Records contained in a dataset
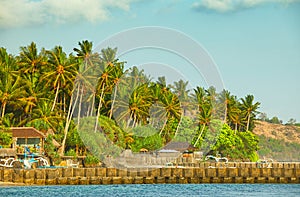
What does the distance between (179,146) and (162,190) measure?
160 ft

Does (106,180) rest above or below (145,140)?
below

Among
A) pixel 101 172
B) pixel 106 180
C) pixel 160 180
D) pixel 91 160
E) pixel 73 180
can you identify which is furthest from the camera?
pixel 91 160

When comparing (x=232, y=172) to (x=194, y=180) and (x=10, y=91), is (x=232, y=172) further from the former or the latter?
(x=10, y=91)

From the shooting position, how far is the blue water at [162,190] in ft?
187

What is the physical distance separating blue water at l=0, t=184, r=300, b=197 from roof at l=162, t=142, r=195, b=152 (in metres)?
40.4

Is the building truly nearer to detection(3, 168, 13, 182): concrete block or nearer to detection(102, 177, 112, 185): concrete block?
detection(102, 177, 112, 185): concrete block

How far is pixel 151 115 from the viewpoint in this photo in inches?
4186

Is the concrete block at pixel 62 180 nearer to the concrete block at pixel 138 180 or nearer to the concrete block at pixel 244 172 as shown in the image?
the concrete block at pixel 138 180

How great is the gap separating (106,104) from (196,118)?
23.2m

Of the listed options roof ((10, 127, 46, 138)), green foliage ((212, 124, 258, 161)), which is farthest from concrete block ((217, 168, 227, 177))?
green foliage ((212, 124, 258, 161))

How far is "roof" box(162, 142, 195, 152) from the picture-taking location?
107394mm

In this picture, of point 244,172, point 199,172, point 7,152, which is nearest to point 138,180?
point 199,172

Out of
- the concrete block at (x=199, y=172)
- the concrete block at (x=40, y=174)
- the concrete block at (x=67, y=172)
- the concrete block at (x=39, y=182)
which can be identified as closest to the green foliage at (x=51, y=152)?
the concrete block at (x=67, y=172)

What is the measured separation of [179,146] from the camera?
110 metres
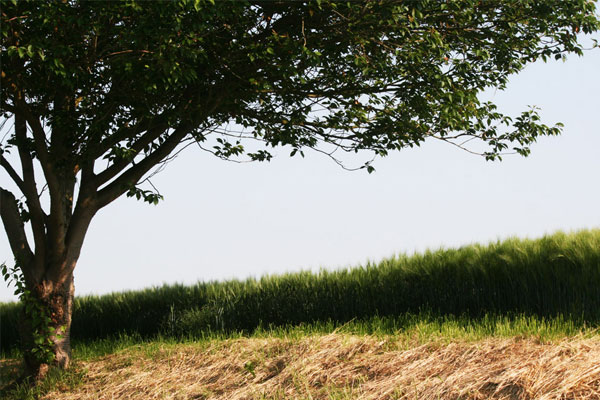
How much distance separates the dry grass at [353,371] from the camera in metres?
5.90

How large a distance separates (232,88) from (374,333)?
14.1 ft

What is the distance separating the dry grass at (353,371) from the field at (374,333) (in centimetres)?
2

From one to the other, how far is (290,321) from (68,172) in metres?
5.19

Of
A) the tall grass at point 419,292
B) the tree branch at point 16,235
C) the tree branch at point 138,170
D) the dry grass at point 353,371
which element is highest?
the tree branch at point 138,170

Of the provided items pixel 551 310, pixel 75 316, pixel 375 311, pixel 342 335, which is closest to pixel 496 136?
pixel 551 310

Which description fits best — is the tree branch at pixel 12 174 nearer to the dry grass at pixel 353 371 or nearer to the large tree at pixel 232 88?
the large tree at pixel 232 88

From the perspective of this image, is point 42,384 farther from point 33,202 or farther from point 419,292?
point 419,292

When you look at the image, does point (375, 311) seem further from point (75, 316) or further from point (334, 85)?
point (75, 316)

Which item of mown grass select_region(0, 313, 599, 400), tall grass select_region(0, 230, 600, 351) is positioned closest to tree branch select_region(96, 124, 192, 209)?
mown grass select_region(0, 313, 599, 400)

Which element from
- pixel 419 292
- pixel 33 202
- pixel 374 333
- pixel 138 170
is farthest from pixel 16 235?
pixel 419 292

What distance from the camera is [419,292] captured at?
444 inches

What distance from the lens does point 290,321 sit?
12188mm

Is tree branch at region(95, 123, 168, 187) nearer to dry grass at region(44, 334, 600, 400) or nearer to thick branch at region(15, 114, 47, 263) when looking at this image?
thick branch at region(15, 114, 47, 263)

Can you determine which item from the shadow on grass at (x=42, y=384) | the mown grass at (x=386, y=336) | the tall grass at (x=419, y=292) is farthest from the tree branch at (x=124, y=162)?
the tall grass at (x=419, y=292)
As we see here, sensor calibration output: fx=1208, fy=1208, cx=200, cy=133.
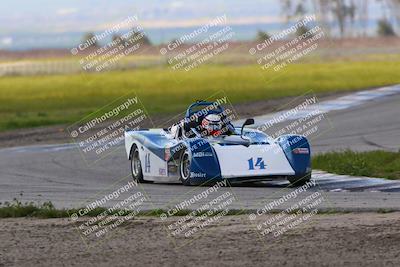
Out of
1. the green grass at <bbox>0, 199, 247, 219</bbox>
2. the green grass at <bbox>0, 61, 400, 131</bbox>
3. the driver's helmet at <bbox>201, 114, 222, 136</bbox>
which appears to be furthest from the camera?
the green grass at <bbox>0, 61, 400, 131</bbox>

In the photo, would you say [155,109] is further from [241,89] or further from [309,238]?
[309,238]

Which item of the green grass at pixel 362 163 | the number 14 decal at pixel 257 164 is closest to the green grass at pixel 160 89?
the green grass at pixel 362 163

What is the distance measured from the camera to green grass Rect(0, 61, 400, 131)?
136 ft

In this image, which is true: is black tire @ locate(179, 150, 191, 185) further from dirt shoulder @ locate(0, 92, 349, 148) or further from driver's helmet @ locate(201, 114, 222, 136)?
dirt shoulder @ locate(0, 92, 349, 148)

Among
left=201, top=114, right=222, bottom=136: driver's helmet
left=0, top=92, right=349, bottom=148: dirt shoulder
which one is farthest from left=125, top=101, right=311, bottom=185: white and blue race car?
left=0, top=92, right=349, bottom=148: dirt shoulder

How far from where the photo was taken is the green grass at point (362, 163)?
1888cm

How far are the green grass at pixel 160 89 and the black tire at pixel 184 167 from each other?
1762cm

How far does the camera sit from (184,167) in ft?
60.2

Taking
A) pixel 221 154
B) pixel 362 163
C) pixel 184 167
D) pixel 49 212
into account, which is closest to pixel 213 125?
pixel 184 167

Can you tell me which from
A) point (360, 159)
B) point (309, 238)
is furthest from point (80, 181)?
point (309, 238)

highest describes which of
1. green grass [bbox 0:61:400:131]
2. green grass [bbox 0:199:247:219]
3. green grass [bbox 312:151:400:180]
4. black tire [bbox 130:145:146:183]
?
green grass [bbox 0:199:247:219]

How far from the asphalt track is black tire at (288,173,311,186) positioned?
17 centimetres

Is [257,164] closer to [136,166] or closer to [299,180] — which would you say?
[299,180]

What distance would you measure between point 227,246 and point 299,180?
6.59m
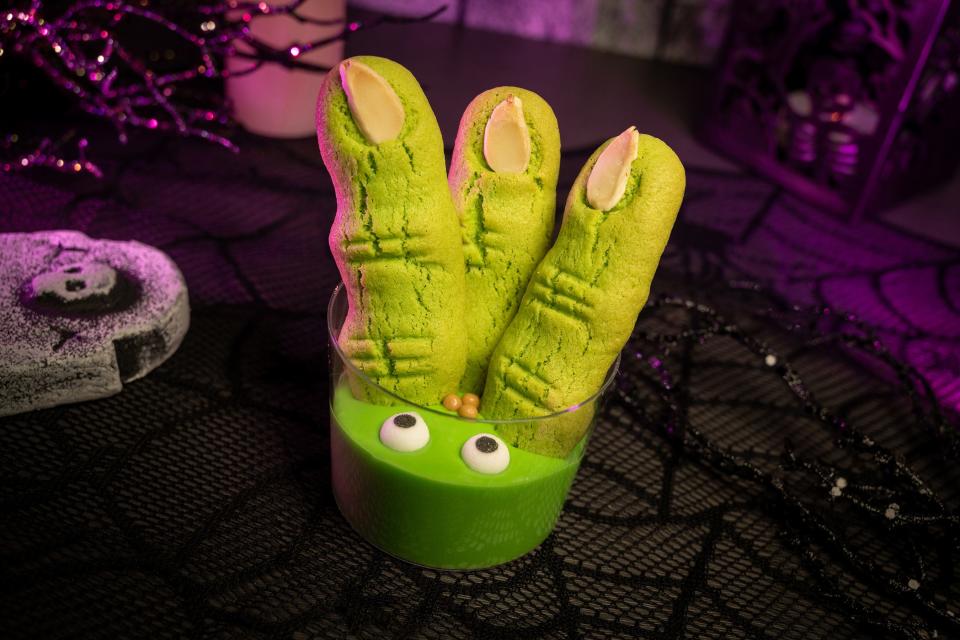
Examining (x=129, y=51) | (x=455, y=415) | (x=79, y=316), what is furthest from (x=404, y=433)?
(x=129, y=51)

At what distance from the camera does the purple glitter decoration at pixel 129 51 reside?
104cm

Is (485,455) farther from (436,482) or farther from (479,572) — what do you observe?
(479,572)

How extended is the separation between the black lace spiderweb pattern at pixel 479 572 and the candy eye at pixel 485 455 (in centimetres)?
14

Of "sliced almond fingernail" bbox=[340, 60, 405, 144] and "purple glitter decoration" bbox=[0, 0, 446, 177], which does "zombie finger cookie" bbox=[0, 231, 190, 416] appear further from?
"sliced almond fingernail" bbox=[340, 60, 405, 144]

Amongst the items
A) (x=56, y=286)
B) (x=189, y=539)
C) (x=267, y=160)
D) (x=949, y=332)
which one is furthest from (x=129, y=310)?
(x=949, y=332)

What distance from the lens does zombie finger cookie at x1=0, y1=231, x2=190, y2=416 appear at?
76 centimetres

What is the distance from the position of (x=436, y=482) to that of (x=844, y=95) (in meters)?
1.09

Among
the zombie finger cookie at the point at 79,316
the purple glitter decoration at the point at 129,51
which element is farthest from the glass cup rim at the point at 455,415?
the purple glitter decoration at the point at 129,51

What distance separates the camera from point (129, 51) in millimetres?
1330

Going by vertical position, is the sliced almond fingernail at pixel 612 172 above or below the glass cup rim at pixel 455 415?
above

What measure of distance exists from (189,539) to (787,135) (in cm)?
121

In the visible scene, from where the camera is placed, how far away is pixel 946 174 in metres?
1.56

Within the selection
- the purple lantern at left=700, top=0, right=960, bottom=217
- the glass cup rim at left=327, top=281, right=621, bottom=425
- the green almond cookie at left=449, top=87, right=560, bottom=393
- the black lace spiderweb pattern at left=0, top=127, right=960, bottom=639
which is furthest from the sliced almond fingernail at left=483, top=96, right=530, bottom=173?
the purple lantern at left=700, top=0, right=960, bottom=217

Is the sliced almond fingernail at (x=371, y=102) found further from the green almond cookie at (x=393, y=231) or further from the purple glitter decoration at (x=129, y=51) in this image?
the purple glitter decoration at (x=129, y=51)
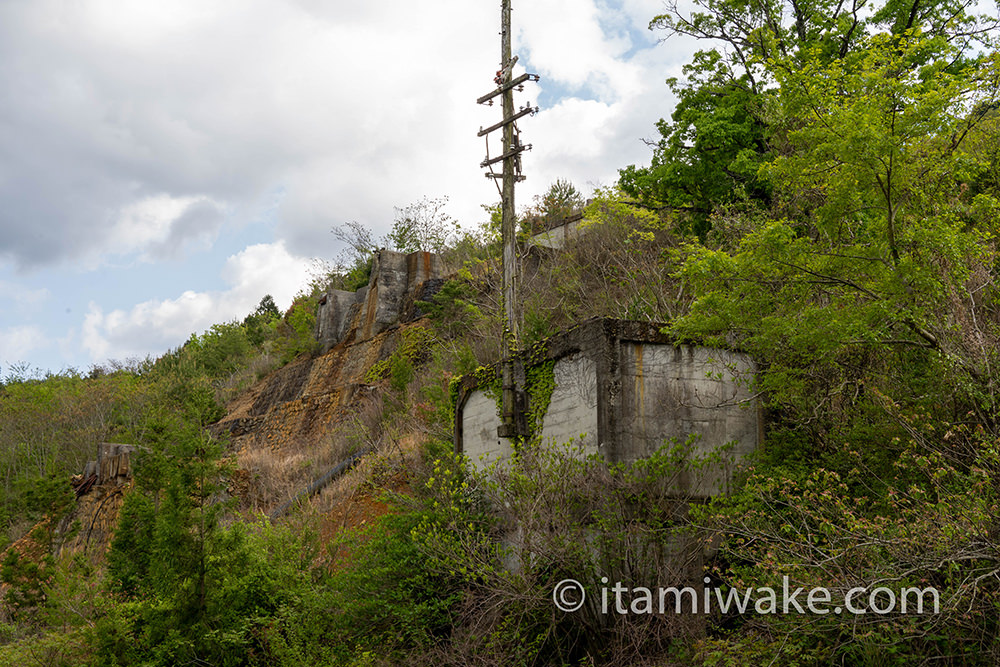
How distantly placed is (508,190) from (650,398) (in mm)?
5106

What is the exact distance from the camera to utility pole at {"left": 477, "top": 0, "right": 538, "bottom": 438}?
12367 millimetres

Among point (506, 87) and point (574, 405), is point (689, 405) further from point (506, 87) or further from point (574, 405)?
point (506, 87)

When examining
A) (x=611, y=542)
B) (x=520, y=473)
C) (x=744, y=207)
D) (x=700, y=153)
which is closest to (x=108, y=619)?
(x=520, y=473)

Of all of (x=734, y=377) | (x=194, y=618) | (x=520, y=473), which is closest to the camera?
(x=194, y=618)

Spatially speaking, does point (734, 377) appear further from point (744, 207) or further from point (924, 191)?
point (744, 207)

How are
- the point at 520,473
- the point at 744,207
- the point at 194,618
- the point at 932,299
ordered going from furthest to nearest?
the point at 744,207
the point at 520,473
the point at 194,618
the point at 932,299

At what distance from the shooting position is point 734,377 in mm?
10859

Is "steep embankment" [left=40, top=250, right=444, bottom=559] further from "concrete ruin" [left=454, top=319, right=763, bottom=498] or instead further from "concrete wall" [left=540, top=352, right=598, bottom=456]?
"concrete ruin" [left=454, top=319, right=763, bottom=498]

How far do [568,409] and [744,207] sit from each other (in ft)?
34.2

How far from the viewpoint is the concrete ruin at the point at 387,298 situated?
2823cm

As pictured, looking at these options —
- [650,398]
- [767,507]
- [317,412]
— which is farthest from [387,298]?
[767,507]

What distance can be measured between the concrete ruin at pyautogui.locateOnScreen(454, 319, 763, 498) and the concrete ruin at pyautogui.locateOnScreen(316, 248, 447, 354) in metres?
16.6

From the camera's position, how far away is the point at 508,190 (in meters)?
14.1

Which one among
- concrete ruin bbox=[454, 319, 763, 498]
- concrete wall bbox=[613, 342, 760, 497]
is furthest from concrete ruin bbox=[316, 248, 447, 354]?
concrete wall bbox=[613, 342, 760, 497]
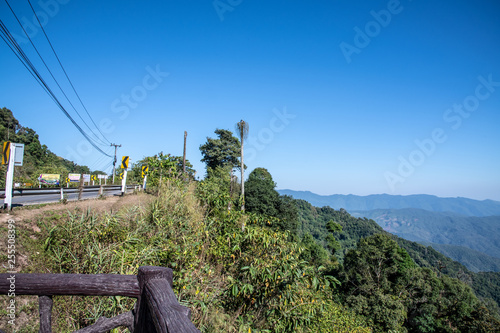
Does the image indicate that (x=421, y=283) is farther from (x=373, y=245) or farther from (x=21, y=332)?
(x=21, y=332)

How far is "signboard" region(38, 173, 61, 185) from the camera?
66.3 feet

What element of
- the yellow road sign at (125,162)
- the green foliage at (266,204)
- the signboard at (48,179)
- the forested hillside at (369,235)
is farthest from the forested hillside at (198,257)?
the forested hillside at (369,235)

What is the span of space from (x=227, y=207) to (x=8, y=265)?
3733mm

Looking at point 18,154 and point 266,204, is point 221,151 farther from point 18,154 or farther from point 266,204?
point 18,154

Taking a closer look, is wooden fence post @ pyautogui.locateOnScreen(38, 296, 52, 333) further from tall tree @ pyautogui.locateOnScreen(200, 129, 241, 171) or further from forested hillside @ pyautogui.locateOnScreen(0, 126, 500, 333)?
tall tree @ pyautogui.locateOnScreen(200, 129, 241, 171)

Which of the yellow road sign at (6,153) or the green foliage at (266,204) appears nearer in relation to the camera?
the yellow road sign at (6,153)

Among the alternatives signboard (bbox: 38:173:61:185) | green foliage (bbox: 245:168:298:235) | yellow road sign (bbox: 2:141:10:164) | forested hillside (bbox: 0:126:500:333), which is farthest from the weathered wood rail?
green foliage (bbox: 245:168:298:235)

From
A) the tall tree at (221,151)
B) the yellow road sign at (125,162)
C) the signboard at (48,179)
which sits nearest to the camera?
the yellow road sign at (125,162)

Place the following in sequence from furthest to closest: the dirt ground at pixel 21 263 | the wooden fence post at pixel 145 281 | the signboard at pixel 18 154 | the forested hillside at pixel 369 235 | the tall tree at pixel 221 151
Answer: the forested hillside at pixel 369 235 → the tall tree at pixel 221 151 → the signboard at pixel 18 154 → the dirt ground at pixel 21 263 → the wooden fence post at pixel 145 281

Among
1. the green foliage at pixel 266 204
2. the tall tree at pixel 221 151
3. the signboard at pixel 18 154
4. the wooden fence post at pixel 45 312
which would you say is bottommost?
the green foliage at pixel 266 204

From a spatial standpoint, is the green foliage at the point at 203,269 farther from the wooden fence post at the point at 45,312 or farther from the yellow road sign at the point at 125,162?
the yellow road sign at the point at 125,162

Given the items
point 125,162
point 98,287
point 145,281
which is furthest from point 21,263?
point 125,162

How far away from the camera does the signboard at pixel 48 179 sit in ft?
66.3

Exercise brief =>
Return the lines from the line containing "Taking a closer" to the end of the entries above, exactly as they appear and with no other output.

Complete output =>
Taking a closer look, is wooden fence post @ pyautogui.locateOnScreen(38, 296, 52, 333) further from tall tree @ pyautogui.locateOnScreen(200, 129, 241, 171) or further from forested hillside @ pyautogui.locateOnScreen(0, 126, 500, 333)?
tall tree @ pyautogui.locateOnScreen(200, 129, 241, 171)

Which of the yellow road sign at (6,153) or the green foliage at (266,204) appears nearer in relation to the camera?
the yellow road sign at (6,153)

Among the alternatives signboard (bbox: 38:173:61:185) | green foliage (bbox: 245:168:298:235) | yellow road sign (bbox: 2:141:10:164) | forested hillside (bbox: 0:126:500:333), which is farthest from the weathered wood rail?
green foliage (bbox: 245:168:298:235)

From
A) the tall tree at (221,151)
B) the yellow road sign at (125,162)
C) the signboard at (48,179)
which sits nearest to the camera?
the yellow road sign at (125,162)

Place the following in sequence from furthest to closest: the dirt ground at pixel 21 263 | the wooden fence post at pixel 145 281 | the signboard at pixel 18 154 | the forested hillside at pixel 369 235 | the tall tree at pixel 221 151
Answer: the forested hillside at pixel 369 235 → the tall tree at pixel 221 151 → the signboard at pixel 18 154 → the dirt ground at pixel 21 263 → the wooden fence post at pixel 145 281

Among
1. the green foliage at pixel 266 204
2. the tall tree at pixel 221 151
3. the signboard at pixel 18 154
4. the wooden fence post at pixel 45 312
which would you say is bottommost?
the green foliage at pixel 266 204

From a spatial standpoint, is the green foliage at the point at 203,269 farther from the wooden fence post at the point at 45,312 or farther from the yellow road sign at the point at 125,162?
the yellow road sign at the point at 125,162

Given the items
point 125,162
point 98,287
point 145,281
which is furthest from point 21,263?
point 125,162

How far away from the camera does the signboard at pixel 48 179 sit in ft?
66.3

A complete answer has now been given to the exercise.